Image: Simpliigood says its spirulina popsicles are popular among children in Israel. And it is nutritious too. A 20g pod of spirulina has all the proteins that an adult needs a day.
Simpliigood wants to partner restaurants that can come up with creative ways to use its algae.
It also hopes to sell directly to consumers here. Already sold in US, Europe and Israel, the green mush can be used to make biscuits, popsicles and other food products.
Founded by marine biologist Baruch Dach, Simpliigood grows and harvests algae in artificially-made freshwater ponds in Israel. Each pond produces 350kg of spirulina a month and is currently operating in full capacity.

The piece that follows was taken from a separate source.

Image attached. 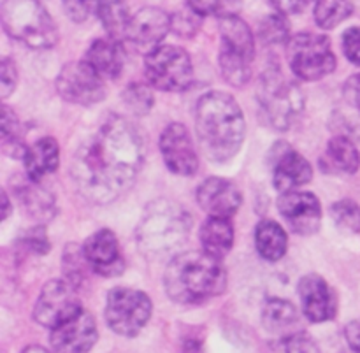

Dach says if the product takes off in Asia, the company hopes to build a spirulina farm in Singapore. This would likely involved building an artificial pond.
The start-up is also currently raising US$5 million ($6.8 million) to build a new plant in Israel that could triple its capacity.
"We are looking at private equity and strategic investors that can add value to our business," says CEO Lior Shalev.
Image: Simpliigood CEO Lior Shalev wants to partner with restaurants that can come up with creative ways to use its algae.
According to Dach, the start-up is the first to have perfected large-scale commercialisation of fresh spirulina. There are a number of small companies including Bangkok-based EnerGaia and US-based Pond Technologies also trying to scale up the production of the green-blue algae.
Spirulina is known to have minimal carbon footprint; it uses far less water, land and utilities than other proteins.
While it is seen as a superfood with varying degree of health benefits, spirulina is touted as a cost-effective supplement for regions with food insecurity and malnutrition.
For this reason, the company has two small farms in poverty-stricken Congo and Ethiopia.